--- START ---

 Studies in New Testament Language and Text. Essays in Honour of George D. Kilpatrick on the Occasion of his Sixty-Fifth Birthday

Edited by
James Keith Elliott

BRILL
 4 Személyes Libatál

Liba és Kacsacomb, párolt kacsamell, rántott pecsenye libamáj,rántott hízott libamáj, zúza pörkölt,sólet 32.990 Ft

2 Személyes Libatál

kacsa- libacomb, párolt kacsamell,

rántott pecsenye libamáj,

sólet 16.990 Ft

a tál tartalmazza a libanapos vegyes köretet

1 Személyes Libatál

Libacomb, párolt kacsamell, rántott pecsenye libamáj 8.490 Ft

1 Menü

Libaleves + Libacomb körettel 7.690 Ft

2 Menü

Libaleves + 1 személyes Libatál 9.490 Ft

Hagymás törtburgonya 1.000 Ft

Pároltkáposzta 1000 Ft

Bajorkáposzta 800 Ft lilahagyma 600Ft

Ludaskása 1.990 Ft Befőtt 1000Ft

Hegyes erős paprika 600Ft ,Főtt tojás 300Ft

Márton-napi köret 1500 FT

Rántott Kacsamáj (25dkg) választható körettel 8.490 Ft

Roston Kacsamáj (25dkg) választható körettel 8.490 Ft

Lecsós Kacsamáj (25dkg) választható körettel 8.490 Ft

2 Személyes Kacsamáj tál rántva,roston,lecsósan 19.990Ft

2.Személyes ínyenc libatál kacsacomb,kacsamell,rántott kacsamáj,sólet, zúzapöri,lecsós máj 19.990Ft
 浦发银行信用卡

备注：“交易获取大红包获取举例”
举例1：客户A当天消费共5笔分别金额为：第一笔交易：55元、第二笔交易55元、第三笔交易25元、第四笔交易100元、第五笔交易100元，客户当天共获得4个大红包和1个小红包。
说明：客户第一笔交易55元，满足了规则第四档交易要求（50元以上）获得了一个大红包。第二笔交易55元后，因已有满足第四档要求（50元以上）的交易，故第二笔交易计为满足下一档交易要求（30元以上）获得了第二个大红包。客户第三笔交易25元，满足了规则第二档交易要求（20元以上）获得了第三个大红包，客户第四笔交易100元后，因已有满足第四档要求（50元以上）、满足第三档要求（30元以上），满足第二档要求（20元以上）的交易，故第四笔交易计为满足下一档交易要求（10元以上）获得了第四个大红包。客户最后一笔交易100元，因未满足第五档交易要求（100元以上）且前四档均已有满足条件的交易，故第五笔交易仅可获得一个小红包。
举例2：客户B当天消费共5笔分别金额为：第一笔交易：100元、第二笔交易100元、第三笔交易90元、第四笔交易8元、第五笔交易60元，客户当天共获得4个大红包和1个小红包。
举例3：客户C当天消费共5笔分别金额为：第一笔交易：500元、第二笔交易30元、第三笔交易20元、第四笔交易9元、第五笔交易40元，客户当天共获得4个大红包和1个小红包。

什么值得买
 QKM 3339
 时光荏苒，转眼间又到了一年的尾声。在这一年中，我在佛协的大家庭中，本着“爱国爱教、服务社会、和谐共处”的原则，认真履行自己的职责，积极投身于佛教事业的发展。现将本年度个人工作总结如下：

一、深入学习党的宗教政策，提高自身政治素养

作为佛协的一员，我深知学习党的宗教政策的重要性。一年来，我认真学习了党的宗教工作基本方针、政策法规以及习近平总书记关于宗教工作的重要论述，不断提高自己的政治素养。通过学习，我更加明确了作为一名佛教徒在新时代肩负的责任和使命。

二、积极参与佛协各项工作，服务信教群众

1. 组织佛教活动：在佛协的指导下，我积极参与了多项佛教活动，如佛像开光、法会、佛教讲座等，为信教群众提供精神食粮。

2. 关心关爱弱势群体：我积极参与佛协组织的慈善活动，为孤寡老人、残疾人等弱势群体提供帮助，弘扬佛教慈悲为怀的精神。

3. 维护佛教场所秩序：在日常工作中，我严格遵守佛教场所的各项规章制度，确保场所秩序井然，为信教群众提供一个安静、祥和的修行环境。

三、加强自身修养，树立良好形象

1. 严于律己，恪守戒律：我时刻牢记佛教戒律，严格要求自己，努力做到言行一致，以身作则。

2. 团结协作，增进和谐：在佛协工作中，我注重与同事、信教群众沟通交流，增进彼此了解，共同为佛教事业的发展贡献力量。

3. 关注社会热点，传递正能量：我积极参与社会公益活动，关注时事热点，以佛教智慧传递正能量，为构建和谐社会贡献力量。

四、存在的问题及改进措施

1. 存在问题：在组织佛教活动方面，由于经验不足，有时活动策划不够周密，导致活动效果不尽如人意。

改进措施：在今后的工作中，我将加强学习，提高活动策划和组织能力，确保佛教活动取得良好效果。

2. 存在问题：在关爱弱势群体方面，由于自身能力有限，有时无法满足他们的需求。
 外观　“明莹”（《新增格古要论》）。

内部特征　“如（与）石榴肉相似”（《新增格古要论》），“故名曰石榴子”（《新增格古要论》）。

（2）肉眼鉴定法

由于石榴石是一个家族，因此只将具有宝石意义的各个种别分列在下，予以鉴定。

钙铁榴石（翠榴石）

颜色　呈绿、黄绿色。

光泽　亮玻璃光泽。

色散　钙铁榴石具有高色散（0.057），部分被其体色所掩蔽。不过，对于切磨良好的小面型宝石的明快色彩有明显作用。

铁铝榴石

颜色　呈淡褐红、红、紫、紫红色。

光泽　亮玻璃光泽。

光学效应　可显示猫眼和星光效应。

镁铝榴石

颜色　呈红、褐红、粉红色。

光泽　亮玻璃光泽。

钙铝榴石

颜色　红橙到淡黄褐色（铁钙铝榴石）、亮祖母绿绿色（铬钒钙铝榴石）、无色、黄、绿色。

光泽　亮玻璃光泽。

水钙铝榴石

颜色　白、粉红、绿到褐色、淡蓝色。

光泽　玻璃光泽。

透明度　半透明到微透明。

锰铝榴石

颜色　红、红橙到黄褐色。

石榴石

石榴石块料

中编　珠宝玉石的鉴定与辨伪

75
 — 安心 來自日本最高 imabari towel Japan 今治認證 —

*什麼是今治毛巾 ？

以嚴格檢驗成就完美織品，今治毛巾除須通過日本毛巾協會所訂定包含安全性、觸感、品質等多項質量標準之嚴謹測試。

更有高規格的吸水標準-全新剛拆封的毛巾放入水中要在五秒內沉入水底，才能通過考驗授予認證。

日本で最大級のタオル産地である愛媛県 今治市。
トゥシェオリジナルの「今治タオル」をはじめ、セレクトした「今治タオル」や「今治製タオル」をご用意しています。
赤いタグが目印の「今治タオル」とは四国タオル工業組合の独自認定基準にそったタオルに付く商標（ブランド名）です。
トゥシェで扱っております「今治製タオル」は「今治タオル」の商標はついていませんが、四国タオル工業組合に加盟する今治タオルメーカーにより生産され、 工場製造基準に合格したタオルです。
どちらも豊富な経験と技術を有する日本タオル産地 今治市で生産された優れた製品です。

--- END ---

**Exercise goal**
Each line of the data must come back exactly as written.

**Task solution**
 Studies in New Testament Language and Text. Essays in Honour of George D. Kilpatrick on the Occasion of his Sixty-Fifth Birthday

Edited by
James Keith Elliott

BRILL
 4 Személyes Libatál

Liba és Kacsacomb, párolt kacsamell, rántott pecsenye libamáj,rántott hízott libamáj, zúza pörkölt,sólet 32.990 Ft

2 Személyes Libatál

kacsa- libacomb, párolt kacsamell,

rántott pecsenye libamáj,

sólet 16.990 Ft

a tál tartalmazza a libanapos vegyes köretet

1 Személyes Libatál

Libacomb, párolt kacsamell, rántott pecsenye libamáj 8.490 Ft

1 Menü

Libaleves + Libacomb körettel 7.690 Ft

2 Menü

Libaleves + 1 személyes Libatál 9.490 Ft

Hagymás törtburgonya 1.000 Ft

Pároltkáposzta 1000 Ft

Bajorkáposzta 800 Ft lilahagyma 600Ft

Ludaskása 1.990 Ft Befőtt 1000Ft

Hegyes erős paprika 600Ft ,Főtt tojás 300Ft

Márton-napi köret 1500 FT

Rántott Kacsamáj (25dkg) választható körettel 8.490 Ft

Roston Kacsamáj (25dkg) választható körettel 8.490 Ft

Lecsós Kacsamáj (25dkg) választható körettel 8.490 Ft

2 Személyes Kacsamáj tál rántva,roston,lecsósan 19.990Ft

2.Személyes ínyenc libatál kacsacomb,kacsamell,rántott kacsamáj,sólet, zúzapöri,lecsós máj 19.990Ft
 浦发银行信用卡

备注：“交易获取大红包获取举例”
举例1：客户A当天消费共5笔分别金额为：第一笔交易：55元、第二笔交易55元、第三笔交易25元、第四笔交易100元、第五笔交易100元，客户当天共获得4个大红包和1个小红包。
说明：客户第一笔交易55元，满足了规则第四档交易要求（50元以上）获得了一个大红包。第二笔交易55元后，因已有满足第四档要求（50元以上）的交易，故第二笔交易计为满足下一档交易要求（30元以上）获得了第二个大红包。客户第三笔交易25元，满足了规则第二档交易要求（20元以上）获得了第三个大红包，客户第四笔交易100元后，因已有满足第四档要求（50元以上）、满足第三档要求（30元以上），满足第二档要求（20元以上）的交易，故第四笔交易计为满足下一档交易要求（10元以上）获得了第四个大红包。客户最后一笔交易100元，因未满足第五档交易要求（100元以上）且前四档均已有满足条件的交易，故第五笔交易仅可获得一个小红包。
举例2：客户B当天消费共5笔分别金额为：第一笔交易：100元、第二笔交易100元、第三笔交易90元、第四笔交易8元、第五笔交易60元，客户当天共获得4个大红包和1个小红包。
举例3：客户C当天消费共5笔分别金额为：第一笔交易：500元、第二笔交易30元、第三笔交易20元、第四笔交易9元、第五笔交易40元，客户当天共获得4个大红包和1个小红包。

什么值得买
 QKM 3339
 时光荏苒，转眼间又到了一年的尾声。在这一年中，我在佛协的大家庭中，本着“爱国爱教、服务社会、和谐共处”的原则，认真履行自己的职责，积极投身于佛教事业的发展。现将本年度个人工作总结如下：

一、深入学习党的宗教政策，提高自身政治素养

作为佛协的一员，我深知学习党的宗教政策的重要性。一年来，我认真学习了党的宗教工作基本方针、政策法规以及习近平总书记关于宗教工作的重要论述，不断提高自己的政治素养。通过学习，我更加明确了作为一名佛教徒在新时代肩负的责任和使命。

二、积极参与佛协各项工作，服务信教群众

1. 组织佛教活动：在佛协的指导下，我积极参与了多项佛教活动，如佛像开光、法会、佛教讲座等，为信教群众提供精神食粮。

2. 关心关爱弱势群体：我积极参与佛协组织的慈善活动，为孤寡老人、残疾人等弱势群体提供帮助，弘扬佛教慈悲为怀的精神。

3. 维护佛教场所秩序：在日常工作中，我严格遵守佛教场所的各项规章制度，确保场所秩序井然，为信教群众提供一个安静、祥和的修行环境。

三、加强自身修养，树立良好形象

1. 严于律己，恪守戒律：我时刻牢记佛教戒律，严格要求自己，努力做到言行一致，以身作则。

2. 团结协作，增进和谐：在佛协工作中，我注重与同事、信教群众沟通交流，增进彼此了解，共同为佛教事业的发展贡献力量。

3. 关注社会热点，传递正能量：我积极参与社会公益活动，关注时事热点，以佛教智慧传递正能量，为构建和谐社会贡献力量。

四、存在的问题及改进措施

1. 存在问题：在组织佛教活动方面，由于经验不足，有时活动策划不够周密，导致活动效果不尽如人意。

改进措施：在今后的工作中，我将加强学习，提高活动策划和组织能力，确保佛教活动取得良好效果。

2. 存在问题：在关爱弱势群体方面，由于自身能力有限，有时无法满足他们的需求。
 外观　“明莹”（《新增格古要论》）。

内部特征　“如（与）石榴肉相似”（《新增格古要论》），“故名曰石榴子”（《新增格古要论》）。

（2）肉眼鉴定法

由于石榴石是一个家族，因此只将具有宝石意义的各个种别分列在下，予以鉴定。

钙铁榴石（翠榴石）

颜色　呈绿、黄绿色。

光泽　亮玻璃光泽。

色散　钙铁榴石具有高色散（0.057），部分被其体色所掩蔽。不过，对于切磨良好的小面型宝石的明快色彩有明显作用。

铁铝榴石

颜色　呈淡褐红、红、紫、紫红色。

光泽　亮玻璃光泽。

光学效应　可显示猫眼和星光效应。

镁铝榴石

颜色　呈红、褐红、粉红色。

光泽　亮玻璃光泽。

钙铝榴石

颜色　红橙到淡黄褐色（铁钙铝榴石）、亮祖母绿绿色（铬钒钙铝榴石）、无色、黄、绿色。

光泽　亮玻璃光泽。

水钙铝榴石

颜色　白、粉红、绿到褐色、淡蓝色。

光泽　玻璃光泽。

透明度　半透明到微透明。

锰铝榴石

颜色　红、红橙到黄褐色。

石榴石

石榴石块料

中编　珠宝玉石的鉴定与辨伪

75
 — 安心 來自日本最高 imabari towel Japan 今治認證 —

*什麼是今治毛巾 ？

以嚴格檢驗成就完美織品，今治毛巾除須通過日本毛巾協會所訂定包含安全性、觸感、品質等多項質量標準之嚴謹測試。

更有高規格的吸水標準-全新剛拆封的毛巾放入水中要在五秒內沉入水底，才能通過考驗授予認證。

日本で最大級のタオル産地である愛媛県 今治市。
トゥシェオリジナルの「今治タオル」をはじめ、セレクトした「今治タオル」や「今治製タオル」をご用意しています。
赤いタグが目印の「今治タオル」とは四国タオル工業組合の独自認定基準にそったタオルに付く商標（ブランド名）です。
トゥシェで扱っております「今治製タオル」は「今治タオル」の商標はついていませんが、四国タオル工業組合に加盟する今治タオルメーカーにより生産され、 工場製造基準に合格したタオルです。
どちらも豊富な経験と技術を有する日本タオル産地 今治市で生産された優れた製品です。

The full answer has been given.